“Oi do,” replied Howlie, his words leaving his grin intact; “if oi hadn’t, yew moightn’t be a-settin’ up there loike a poor zany, an’ on yew’re road to the joil.”

Turnbull grew purple. “I’ll do for ye yet,” he said thickly.

At this moment the officer came out and got on his horse, throwing a copper to the boy as he let the bridle go.

“You’re a young fool, for all that,” he observed as the coin rang upon the road; “that’s not Walters of Masterhouse.”

“Naw,” answered Howlie, his gaze still fixed upon the auctioneer.

As the three men rode on towards Llangarth his boots could be heard toiling heavily up Crishowell Lane.

[CHAPTER VII
TO ABERGAVENNY]

THAT the toll-gate raid would end in a murder was the last thing expected by Rhys. In all the riots which had taken place since the beginning, nothing worse had happened than broken limbs and bruised bodies, such having been the luck of Rebecca and her followers that only a few captures of unimportant hangers-on had been made. Indeed, it is likely that without Howlie’s unseasonable prowlings and recognition of his adversary Turnbull, and his determination to pay off old scores, the matter might have had no greater consequences than the terrifying of society in general and the building up of a new gate.

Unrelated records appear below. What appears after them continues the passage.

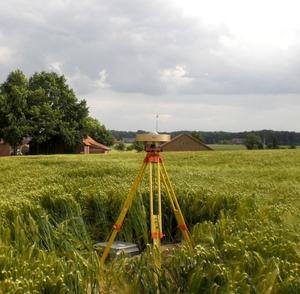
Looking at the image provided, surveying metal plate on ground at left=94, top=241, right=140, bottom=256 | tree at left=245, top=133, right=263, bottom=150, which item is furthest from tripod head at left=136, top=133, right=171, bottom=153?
tree at left=245, top=133, right=263, bottom=150

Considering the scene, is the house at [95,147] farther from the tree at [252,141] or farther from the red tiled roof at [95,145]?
the tree at [252,141]

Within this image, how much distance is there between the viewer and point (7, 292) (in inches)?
150

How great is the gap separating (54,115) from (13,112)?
3.83 m

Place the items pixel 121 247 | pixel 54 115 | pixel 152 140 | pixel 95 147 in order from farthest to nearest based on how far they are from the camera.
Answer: pixel 95 147
pixel 54 115
pixel 121 247
pixel 152 140

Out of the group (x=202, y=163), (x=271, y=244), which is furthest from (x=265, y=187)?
(x=202, y=163)

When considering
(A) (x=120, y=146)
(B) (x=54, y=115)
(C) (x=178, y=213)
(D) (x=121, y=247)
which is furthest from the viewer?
(A) (x=120, y=146)

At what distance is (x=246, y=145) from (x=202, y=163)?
27787 millimetres

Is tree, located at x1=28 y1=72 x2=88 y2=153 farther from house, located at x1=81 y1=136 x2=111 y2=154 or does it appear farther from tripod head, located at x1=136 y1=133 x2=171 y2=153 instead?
tripod head, located at x1=136 y1=133 x2=171 y2=153

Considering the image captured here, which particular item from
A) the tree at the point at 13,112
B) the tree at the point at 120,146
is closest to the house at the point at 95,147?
the tree at the point at 120,146

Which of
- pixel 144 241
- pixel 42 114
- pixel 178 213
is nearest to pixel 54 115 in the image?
pixel 42 114

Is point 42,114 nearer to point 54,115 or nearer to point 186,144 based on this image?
point 54,115

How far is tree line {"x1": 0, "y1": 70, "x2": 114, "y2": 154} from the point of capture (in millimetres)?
49438

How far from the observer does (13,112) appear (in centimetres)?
4981

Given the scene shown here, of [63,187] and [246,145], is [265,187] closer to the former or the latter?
[63,187]
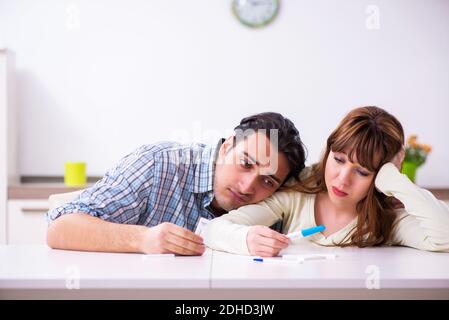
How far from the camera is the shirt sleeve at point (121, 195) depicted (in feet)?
4.88

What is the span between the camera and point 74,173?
3.23 metres

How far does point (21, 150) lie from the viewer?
343cm

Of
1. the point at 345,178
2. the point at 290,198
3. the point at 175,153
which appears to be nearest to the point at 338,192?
the point at 345,178

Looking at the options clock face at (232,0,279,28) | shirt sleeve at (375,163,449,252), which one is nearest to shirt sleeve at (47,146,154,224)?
shirt sleeve at (375,163,449,252)

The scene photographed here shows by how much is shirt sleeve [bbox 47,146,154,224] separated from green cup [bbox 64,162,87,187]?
1.59 metres

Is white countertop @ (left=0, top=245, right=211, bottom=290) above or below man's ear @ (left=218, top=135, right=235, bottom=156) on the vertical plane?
below

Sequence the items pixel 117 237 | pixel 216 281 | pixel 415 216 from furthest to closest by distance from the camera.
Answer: pixel 415 216
pixel 117 237
pixel 216 281

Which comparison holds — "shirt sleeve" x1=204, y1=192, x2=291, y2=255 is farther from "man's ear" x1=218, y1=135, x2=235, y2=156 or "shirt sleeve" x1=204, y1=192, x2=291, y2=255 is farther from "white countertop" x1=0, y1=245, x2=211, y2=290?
"man's ear" x1=218, y1=135, x2=235, y2=156

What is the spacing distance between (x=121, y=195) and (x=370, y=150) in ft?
2.10

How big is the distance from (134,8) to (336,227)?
2194mm

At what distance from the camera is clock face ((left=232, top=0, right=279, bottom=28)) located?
11.1 feet

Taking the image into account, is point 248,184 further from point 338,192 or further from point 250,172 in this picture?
point 338,192
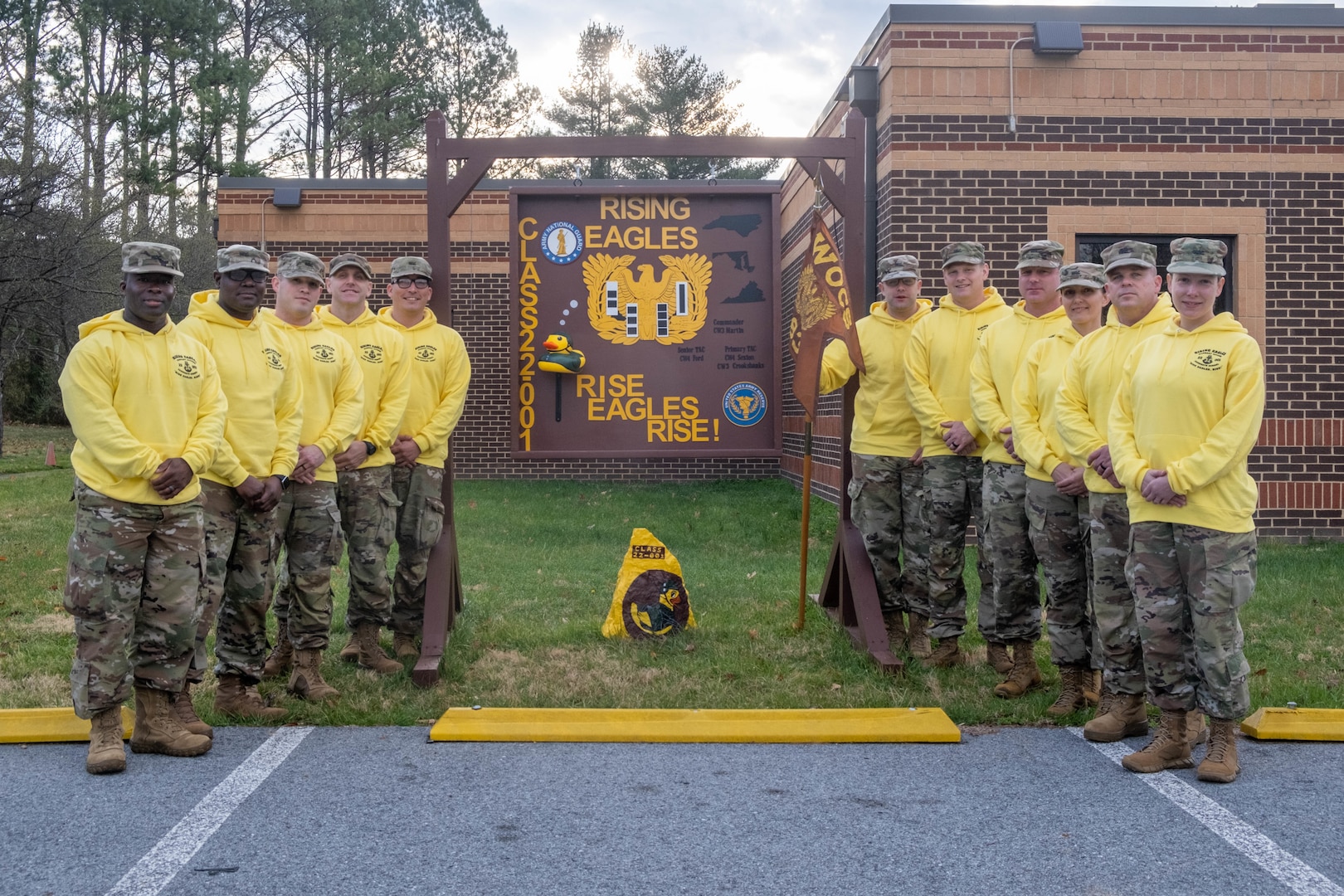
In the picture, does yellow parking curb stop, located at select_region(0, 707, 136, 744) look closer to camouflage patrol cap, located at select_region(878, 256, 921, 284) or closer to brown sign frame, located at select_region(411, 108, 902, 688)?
brown sign frame, located at select_region(411, 108, 902, 688)

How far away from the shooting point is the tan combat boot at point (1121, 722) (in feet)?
16.6

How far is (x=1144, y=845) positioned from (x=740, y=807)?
1.40 m

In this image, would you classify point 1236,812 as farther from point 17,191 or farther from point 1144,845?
point 17,191

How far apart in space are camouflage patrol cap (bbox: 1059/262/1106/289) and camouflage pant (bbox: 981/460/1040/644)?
3.13ft

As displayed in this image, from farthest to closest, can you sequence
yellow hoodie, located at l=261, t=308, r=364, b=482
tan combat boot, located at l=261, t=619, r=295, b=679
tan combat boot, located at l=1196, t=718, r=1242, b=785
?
tan combat boot, located at l=261, t=619, r=295, b=679
yellow hoodie, located at l=261, t=308, r=364, b=482
tan combat boot, located at l=1196, t=718, r=1242, b=785

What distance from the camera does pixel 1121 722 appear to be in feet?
16.6

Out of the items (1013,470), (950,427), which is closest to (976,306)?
(950,427)

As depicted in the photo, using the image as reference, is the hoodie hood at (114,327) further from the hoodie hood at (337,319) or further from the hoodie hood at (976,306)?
the hoodie hood at (976,306)

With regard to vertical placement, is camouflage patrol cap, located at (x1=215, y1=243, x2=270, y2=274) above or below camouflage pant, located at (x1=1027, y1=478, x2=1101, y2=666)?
above

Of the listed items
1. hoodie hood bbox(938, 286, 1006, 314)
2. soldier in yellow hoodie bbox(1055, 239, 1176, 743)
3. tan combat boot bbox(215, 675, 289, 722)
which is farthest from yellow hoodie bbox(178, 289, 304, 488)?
soldier in yellow hoodie bbox(1055, 239, 1176, 743)

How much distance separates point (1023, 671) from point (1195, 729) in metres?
1.02

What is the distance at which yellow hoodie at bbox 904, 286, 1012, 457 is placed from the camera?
6305 mm

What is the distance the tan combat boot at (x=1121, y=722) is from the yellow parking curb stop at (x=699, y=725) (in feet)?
1.95

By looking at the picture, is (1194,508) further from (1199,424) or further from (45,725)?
(45,725)
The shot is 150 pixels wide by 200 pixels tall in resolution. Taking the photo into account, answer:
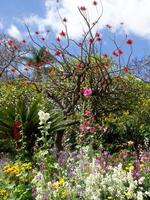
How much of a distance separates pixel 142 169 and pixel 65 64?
772cm

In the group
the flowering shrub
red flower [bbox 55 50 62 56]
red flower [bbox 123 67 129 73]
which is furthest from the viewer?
red flower [bbox 123 67 129 73]

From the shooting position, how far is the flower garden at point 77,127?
5320 millimetres

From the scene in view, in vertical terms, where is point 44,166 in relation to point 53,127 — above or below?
below

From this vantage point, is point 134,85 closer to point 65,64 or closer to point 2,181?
point 65,64

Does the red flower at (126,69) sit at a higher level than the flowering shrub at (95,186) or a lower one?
higher

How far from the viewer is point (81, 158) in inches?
233

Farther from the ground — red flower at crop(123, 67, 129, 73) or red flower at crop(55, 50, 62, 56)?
A: red flower at crop(55, 50, 62, 56)

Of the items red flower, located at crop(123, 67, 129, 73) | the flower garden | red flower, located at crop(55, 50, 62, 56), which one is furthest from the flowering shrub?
red flower, located at crop(123, 67, 129, 73)

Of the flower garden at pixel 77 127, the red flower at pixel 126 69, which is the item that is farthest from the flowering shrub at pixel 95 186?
the red flower at pixel 126 69

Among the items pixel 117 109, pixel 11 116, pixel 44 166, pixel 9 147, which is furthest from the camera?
pixel 117 109

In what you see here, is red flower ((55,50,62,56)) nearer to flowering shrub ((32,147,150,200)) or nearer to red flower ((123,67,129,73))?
red flower ((123,67,129,73))

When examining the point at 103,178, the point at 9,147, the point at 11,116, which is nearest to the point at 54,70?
the point at 9,147

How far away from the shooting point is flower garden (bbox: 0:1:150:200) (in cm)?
532

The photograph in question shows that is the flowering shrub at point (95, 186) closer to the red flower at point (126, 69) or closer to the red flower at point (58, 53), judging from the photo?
the red flower at point (58, 53)
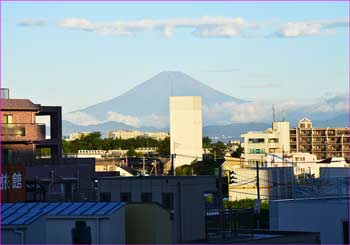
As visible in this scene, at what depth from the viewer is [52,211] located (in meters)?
19.0

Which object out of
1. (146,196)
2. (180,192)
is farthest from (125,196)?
(180,192)

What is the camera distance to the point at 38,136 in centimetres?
5559

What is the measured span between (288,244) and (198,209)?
3.03 meters

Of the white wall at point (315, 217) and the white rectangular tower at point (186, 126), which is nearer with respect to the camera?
the white wall at point (315, 217)

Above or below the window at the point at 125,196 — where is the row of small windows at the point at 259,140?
above

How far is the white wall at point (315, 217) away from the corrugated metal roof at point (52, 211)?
8.61 metres

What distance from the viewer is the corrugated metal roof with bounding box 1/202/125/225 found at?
18.5 metres

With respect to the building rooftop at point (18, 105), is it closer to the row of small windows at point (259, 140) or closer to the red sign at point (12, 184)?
the red sign at point (12, 184)

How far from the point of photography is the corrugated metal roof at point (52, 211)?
18.5 meters

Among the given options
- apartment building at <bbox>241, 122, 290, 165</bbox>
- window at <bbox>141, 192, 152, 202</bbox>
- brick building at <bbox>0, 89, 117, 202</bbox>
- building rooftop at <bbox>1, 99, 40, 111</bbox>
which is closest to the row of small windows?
apartment building at <bbox>241, 122, 290, 165</bbox>

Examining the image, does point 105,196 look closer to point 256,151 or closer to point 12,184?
point 12,184

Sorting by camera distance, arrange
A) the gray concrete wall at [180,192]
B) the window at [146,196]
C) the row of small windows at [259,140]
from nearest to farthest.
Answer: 1. the gray concrete wall at [180,192]
2. the window at [146,196]
3. the row of small windows at [259,140]

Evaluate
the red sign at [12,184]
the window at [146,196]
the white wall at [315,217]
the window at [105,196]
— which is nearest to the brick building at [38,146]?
the red sign at [12,184]

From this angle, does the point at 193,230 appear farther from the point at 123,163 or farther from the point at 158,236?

As Rhys took the young mare by the head, and turned out of the crowd, a man who had been some way from Hosea when he shouted, was so much demoralized by the cry, that his hand, almost on one of the rioters’ collars, dropped to his side. In a flash there came back to Harry Fenton the evening he had strayed in the mist round the spurs of the Black Mountain, and his eyes were opened. This tall, shock-headed figure which was scattering the people right and left as it made for Crishowell Lane was the man he had ridden beside and talked to so frankly in the innocence of his soul. With wrath he remembered how much he had admired his companion, and how apparent he had allowed his interest to become. He had returned home full of talk about his new acquaintance, his good-nature in turning out of his road for a stranger, his fine seat on horseback, and now it made the boy’s face hot to think how Rhys must have laughed in his sleeve as his victim had fallen into the trap laid for him. He had been put on the wrong scent by the very ringleader of the mischief he had come so far to help in preventing. His wounded vanity ached; he had been tricked, bested, mocked, deceived. There was only one solace for him, and that was action, action which would not only be his refuge, but his bounden duty. He almost jerked the bit out of his horse’s mouth as he wrenched his head round and shot after his enemy, through the crowd and up the resounding highway on the young mare’s heels.